A Binghamton physicist has received nearly $400,000 in grants to investigate optical properties of new materials.
Oana Malis, an assistant professor in the Department of Physics, Applied Physics and Astronomy, won a three-year, $300,000 grant from the National Science Foundation as well as a Cottrell College Science Award of $44,244 from the Research Corporation and about $42,000 in funding through the University’s Integrated Electronics Engineering Center.
Malis, who’s also associated with the Materials Science and Engineering Program, is particularly interested in the optical properties of gallium nitride, a compound semiconductor material. “I’m looking for new materials that would allow us to generate light in ranges that are not currently accessible,” she said.
What does that mean? Think of a laser pointer. That’s a visible laser. “Technologically there’s interest in creating lasers that work at any wavelength,” Malis explained. “Why? Because these lasers could be used for sensing, to detect environmental conditions in a building, let’s say. There are defense applications as well.”
Malis is looking for new materials that would allow her to create lasers in the mid-infrared range, and nitrides could be the answer. Their optical and electronic properties are not well understood, in part because they’re difficult to make.
The devices in question are incredibly small, less than a millimeter square. The material is like a sandwich of very thin layers, each about a nanometer or two thick. These hundreds or even thousands of layers give nitrides an interesting electronic structure and allow them to emit or absorb light in particular ranges.

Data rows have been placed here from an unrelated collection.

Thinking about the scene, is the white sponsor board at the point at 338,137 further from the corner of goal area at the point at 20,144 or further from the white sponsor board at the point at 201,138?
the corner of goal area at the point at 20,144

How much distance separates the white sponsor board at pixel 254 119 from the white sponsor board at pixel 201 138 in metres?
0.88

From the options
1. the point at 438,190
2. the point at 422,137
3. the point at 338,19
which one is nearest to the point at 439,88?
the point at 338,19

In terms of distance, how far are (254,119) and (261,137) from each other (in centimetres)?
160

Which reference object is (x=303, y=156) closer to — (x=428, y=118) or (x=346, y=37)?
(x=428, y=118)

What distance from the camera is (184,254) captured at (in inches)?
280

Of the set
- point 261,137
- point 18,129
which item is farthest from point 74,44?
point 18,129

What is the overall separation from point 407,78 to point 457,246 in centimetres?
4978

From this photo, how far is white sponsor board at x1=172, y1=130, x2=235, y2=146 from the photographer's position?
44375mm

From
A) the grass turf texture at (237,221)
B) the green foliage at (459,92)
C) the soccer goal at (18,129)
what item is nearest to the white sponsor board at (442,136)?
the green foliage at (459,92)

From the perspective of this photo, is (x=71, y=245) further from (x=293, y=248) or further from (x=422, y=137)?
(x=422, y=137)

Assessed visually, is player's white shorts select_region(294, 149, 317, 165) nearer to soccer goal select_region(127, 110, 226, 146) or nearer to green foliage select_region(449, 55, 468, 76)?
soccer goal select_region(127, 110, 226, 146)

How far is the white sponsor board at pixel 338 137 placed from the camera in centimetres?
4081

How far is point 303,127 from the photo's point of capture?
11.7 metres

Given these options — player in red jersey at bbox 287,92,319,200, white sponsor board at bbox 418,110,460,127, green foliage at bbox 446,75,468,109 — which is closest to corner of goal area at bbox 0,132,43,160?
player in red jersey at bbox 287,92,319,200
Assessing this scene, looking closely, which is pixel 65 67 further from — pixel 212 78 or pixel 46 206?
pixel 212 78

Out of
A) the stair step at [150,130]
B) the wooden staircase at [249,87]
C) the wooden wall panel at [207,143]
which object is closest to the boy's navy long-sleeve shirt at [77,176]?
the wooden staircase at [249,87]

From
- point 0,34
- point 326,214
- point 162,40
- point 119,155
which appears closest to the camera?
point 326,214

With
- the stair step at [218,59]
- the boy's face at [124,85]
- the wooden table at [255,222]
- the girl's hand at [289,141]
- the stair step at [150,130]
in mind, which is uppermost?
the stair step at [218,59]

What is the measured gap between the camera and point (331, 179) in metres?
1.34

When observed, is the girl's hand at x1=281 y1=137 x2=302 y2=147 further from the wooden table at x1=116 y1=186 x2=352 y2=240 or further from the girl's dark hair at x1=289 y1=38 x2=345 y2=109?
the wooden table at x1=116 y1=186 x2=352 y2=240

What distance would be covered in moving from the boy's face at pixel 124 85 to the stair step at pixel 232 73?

“This is an ambitious project,” Malis said. “It’s really the first few steps of the process. Getting to the device level, to an actual laser you can hold in your hand, is a little harder.”
She’s especially excited about this project because it will give undergraduate and graduate students experience in applied physics, including materials, advanced techniques such as electron microscopy and making devices and in theoretical modeling.
“Dr. Malis is a very promising faculty member in physics, and her research efforts could lead to exciting new developments in laser and sensor technology,” said Gerald Sonnenfeld, vice president for research. “Binghamton University congratulates her on her grant awards and wishes both Dr. Malis and her students, who will play a major role in the project, great success.”
Malis said she found “a bit of a disconnect” between what she learned in school and what she needed to know in the real world.
“I feel it’s important to involve students in applied research,” she said. “Physics students sometimes believe that physics is only about the cosmological level or broad strokes. In the end, physics is an experimental science. It has to do with reality, with the world around us.” Malis said she tries to encourage her students to think freely and creatively and see that research is more than just following a certain procedure. “I’m really interested in making things that work,” she said, “in understanding things that will make people’s lives better and will have a technological impact.”